Voici une expérience de pensée : si un agent IA réserve vos vols, gère vos abonnements et négocie des accords en votre nom, qui possède réellement les données, les relations et la valeur économique qu’il crée ? Yat Siu, cofondateur d’Animoca Brands, pense que la réponse à cette question définira la prochaine ère de la technologie. Et il parie que la blockchain est la réponse.
Lors de sa prise de parole à WebX 2026 à Tokyo le 13 juillet, Siu a présenté une vision dans laquelle l'infrastructure de propriété devient la couche fondamentale sous-jacente aux systèmes d'IA autonomes. L'événement, organisé par CoinPost au The Prince Park Tower Tokyo, a réuni 13 641 participants provenant de plus de 90 pays.
Des chatbots aux acteurs économiques
L’IA évolue d’un outil qui répond aux invites vers quelque chose qui agit de manière indépendante, poursuivant des objectifs au nom des utilisateurs. Ces systèmes d’IA dits « agents » ne se contentent pas de répondre à vos questions. Ils prennent des décisions, exécutent des transactions et interagissent de manière autonome avec d’autres agents et services.
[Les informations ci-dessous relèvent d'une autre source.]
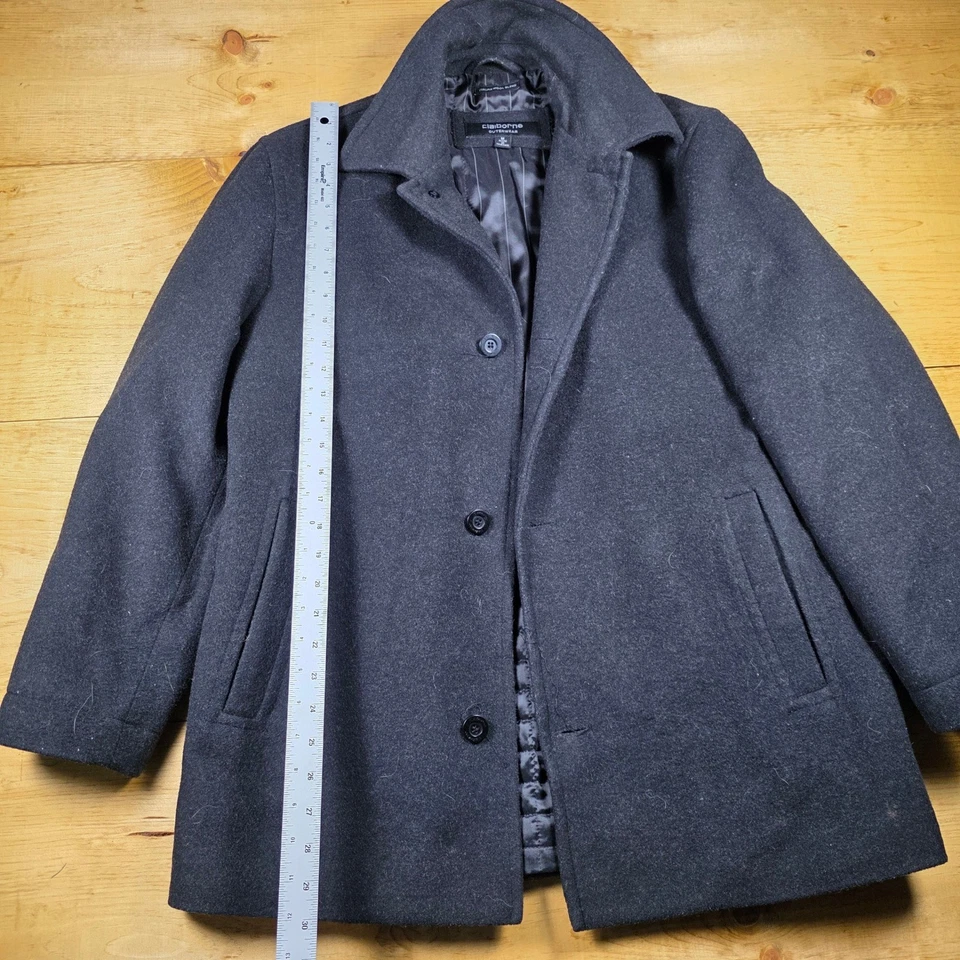 Chaqueta Chaquetón Claiborne Outerwear Italiana Mezcla Lana Gris Carbón Mujer Mediana Foto 4 de 4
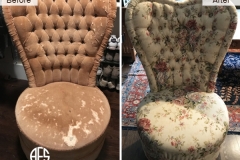 high heart shape tufted back chair reupholstery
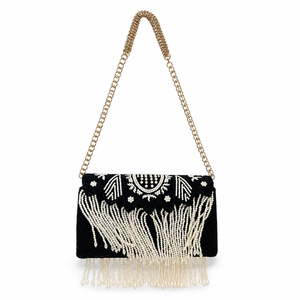 Elegant Fashion Square Beaded Fringe Shoulder Bag Embroidered Evening Purse for <b>Wedding</b> Party Cocktail and Events - Product Image 1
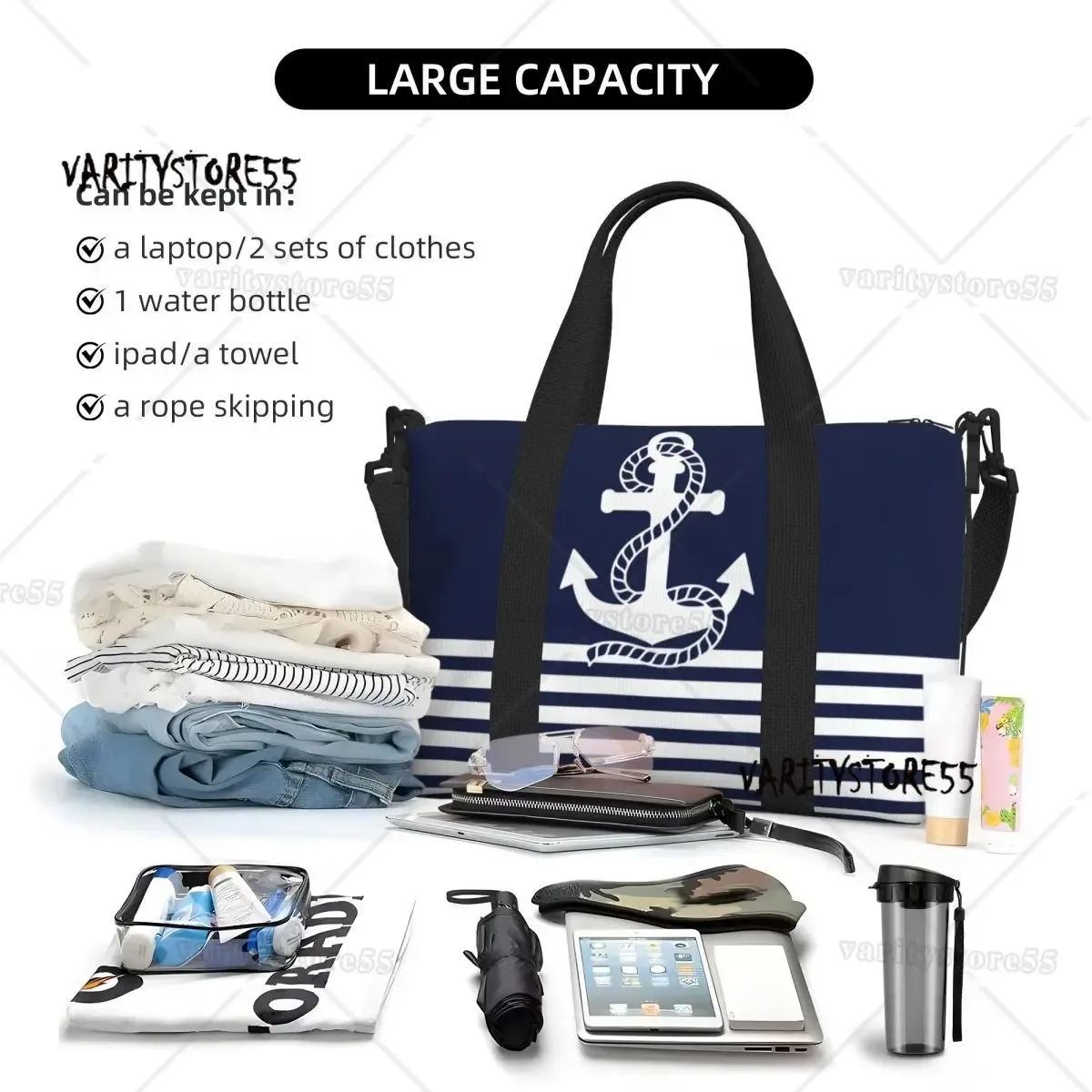 sac fourre-tout de plage personnalisé à rayures bleu marine et ancre blanche pour femmes, fourre-tout extra large pour salle de sport, sacs de shopping de voyage de navigation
Lors d'un échange informel centré sur le thème « La propriété est la question déterminante de l'ère de l'IA agente », Siu a affirmé que ces agents auront besoin de leurs propres wallets et cadres de propriété. Sans eux, la valeur qu'ils génèrent revient à la plateforme centralisée qui les héberge, et non aux utilisateurs qu'ils servent.
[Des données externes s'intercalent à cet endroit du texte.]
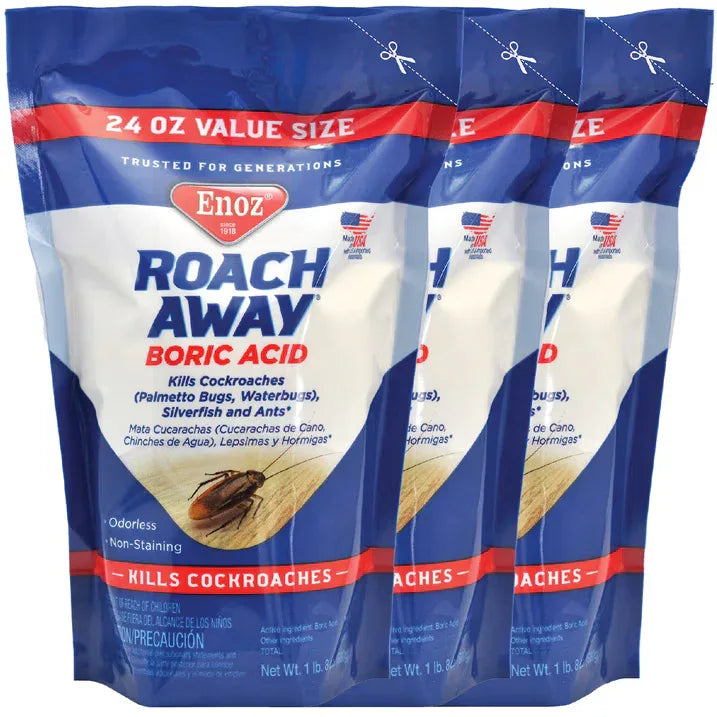 Wholesale Price with free shipping across the USA for Enoz Roach Away Boric Acid Powder, Roach Killer, 24 oz Pouch, 3 Pack - Manji Distributors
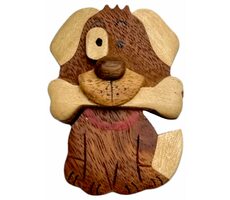 2Kids Toys Großer Holzmagnet Hund mit Knochen
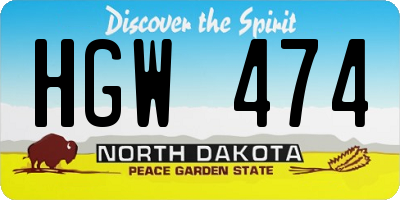 ND license plate HGW474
Siu estime que 50 à 100 milliards d'agents IA pourraient émerger dans un avenir proche. Pour contexte, il y a environ 8 milliards d'humains sur Terre.
Animoca teste déjà cette thèse en interne
Siu a révélé que l'entreprise exploite actuellement des centaines d'agents IA en interne via une division appelée Animoca Minds.
Siu a également participé à un panel intitulé « AI, IP et l'avenir de la réglementation », reliant la discussion sur la propriété à la propriété intellectuelle et aux considérations réglementaires.